• **Dataset records**
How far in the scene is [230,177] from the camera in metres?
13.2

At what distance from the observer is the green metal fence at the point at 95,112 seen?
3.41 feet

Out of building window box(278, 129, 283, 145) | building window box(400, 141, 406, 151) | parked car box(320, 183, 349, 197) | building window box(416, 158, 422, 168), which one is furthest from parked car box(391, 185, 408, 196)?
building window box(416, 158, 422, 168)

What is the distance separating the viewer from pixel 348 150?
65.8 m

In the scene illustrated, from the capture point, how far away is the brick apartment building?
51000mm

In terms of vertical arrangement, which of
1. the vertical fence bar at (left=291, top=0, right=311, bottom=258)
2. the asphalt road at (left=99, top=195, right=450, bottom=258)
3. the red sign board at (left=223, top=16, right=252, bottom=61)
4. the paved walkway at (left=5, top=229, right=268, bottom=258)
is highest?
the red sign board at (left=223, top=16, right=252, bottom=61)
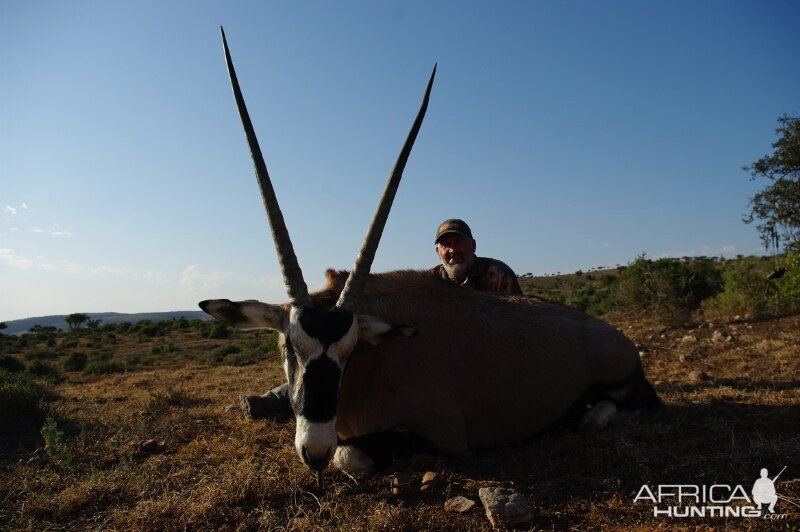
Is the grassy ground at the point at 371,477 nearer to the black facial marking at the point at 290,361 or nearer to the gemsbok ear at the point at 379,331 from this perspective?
the black facial marking at the point at 290,361

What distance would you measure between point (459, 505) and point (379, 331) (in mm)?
1471

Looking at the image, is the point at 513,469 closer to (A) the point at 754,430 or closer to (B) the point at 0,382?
(A) the point at 754,430

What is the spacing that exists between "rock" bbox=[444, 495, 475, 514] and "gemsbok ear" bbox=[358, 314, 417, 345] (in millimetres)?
1359

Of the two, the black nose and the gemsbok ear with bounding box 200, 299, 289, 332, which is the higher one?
the gemsbok ear with bounding box 200, 299, 289, 332

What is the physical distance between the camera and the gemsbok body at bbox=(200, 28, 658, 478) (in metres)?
3.82

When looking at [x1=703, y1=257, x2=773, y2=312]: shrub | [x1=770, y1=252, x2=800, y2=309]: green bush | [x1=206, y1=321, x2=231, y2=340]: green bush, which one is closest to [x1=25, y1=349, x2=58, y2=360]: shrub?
[x1=206, y1=321, x2=231, y2=340]: green bush

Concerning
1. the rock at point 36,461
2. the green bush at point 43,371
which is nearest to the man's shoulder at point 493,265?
the rock at point 36,461

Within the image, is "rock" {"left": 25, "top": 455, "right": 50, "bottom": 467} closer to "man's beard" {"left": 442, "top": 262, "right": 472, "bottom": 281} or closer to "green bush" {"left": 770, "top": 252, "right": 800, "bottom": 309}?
"man's beard" {"left": 442, "top": 262, "right": 472, "bottom": 281}

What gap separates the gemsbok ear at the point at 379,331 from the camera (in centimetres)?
423

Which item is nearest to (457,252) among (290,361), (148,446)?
(290,361)

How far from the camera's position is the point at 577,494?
11.5ft

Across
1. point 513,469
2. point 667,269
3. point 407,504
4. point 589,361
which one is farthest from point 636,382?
point 667,269

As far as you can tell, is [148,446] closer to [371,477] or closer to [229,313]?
[229,313]

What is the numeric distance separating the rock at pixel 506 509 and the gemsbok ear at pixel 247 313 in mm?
2095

• **Your objective**
Rewrite the listing above, changing every "parked car" to "parked vehicle" and leaving everything else unchanged. Leave the pictures out of your answer.

• **Right answer**
How far in the scene is [230,177] from the camera in metres?
13.2

At what distance from the observer is the green metal fence at the point at 95,112 seen?
3.41 feet

Out of building window box(278, 129, 283, 145) | building window box(400, 141, 406, 151) | parked vehicle box(320, 183, 349, 197) | building window box(416, 158, 422, 168), which one is furthest from parked vehicle box(391, 185, 408, 196)?
building window box(416, 158, 422, 168)

What is the distance separating the viewer from pixel 348 150?
65.8 m

In the scene illustrated, from the capture point, how far away is the brick apartment building?
51000mm

In terms of vertical arrangement, which of
1. the vertical fence bar at (left=291, top=0, right=311, bottom=258)
2. the asphalt road at (left=99, top=195, right=450, bottom=258)
3. the red sign board at (left=223, top=16, right=252, bottom=61)
4. the paved walkway at (left=5, top=229, right=268, bottom=258)
is highest?
the red sign board at (left=223, top=16, right=252, bottom=61)
Is the grassy ground at the point at 371,477 nearer to the black facial marking at the point at 290,361 or nearer to the gemsbok ear at the point at 379,331 from this perspective?
the black facial marking at the point at 290,361

What distance would you measure between point (459, 505) and point (379, 331) (in mm)?
1471

Looking at the image, is the point at 513,469 closer to (A) the point at 754,430 or closer to (B) the point at 0,382?
(A) the point at 754,430

What is the spacing that exists between "rock" bbox=[444, 495, 475, 514] and "gemsbok ear" bbox=[358, 314, 417, 345] (in millimetres)?
1359

Of the two, the black nose and the gemsbok ear with bounding box 200, 299, 289, 332, which is the higher one?
the gemsbok ear with bounding box 200, 299, 289, 332

What is the physical distance between the camera and the gemsbok body at bbox=(200, 28, 658, 478) (in metres)?
3.82

When looking at [x1=703, y1=257, x2=773, y2=312]: shrub | [x1=770, y1=252, x2=800, y2=309]: green bush | [x1=206, y1=321, x2=231, y2=340]: green bush, which one is closest to [x1=25, y1=349, x2=58, y2=360]: shrub?
[x1=206, y1=321, x2=231, y2=340]: green bush

Concerning
1. the rock at point 36,461
2. the green bush at point 43,371
which is nearest to the man's shoulder at point 493,265?
the rock at point 36,461

Within the image, is "rock" {"left": 25, "top": 455, "right": 50, "bottom": 467} closer to "man's beard" {"left": 442, "top": 262, "right": 472, "bottom": 281} or closer to "green bush" {"left": 770, "top": 252, "right": 800, "bottom": 309}?
"man's beard" {"left": 442, "top": 262, "right": 472, "bottom": 281}

What gap separates the gemsbok ear at the point at 379,331 from the camera (in centimetres)?
423

Which item is nearest to (457,252) among (290,361), (148,446)?
(290,361)

How far from the camera's position is the point at 577,494?
11.5ft

Across
1. point 513,469
2. point 667,269
3. point 407,504
4. point 589,361
which one is farthest from point 636,382?
point 667,269

As far as you can tell, is [148,446] closer to [371,477] or closer to [229,313]?
[229,313]

What is the numeric distance separating the rock at pixel 506 509 and the gemsbok ear at pixel 247 313 in mm?
2095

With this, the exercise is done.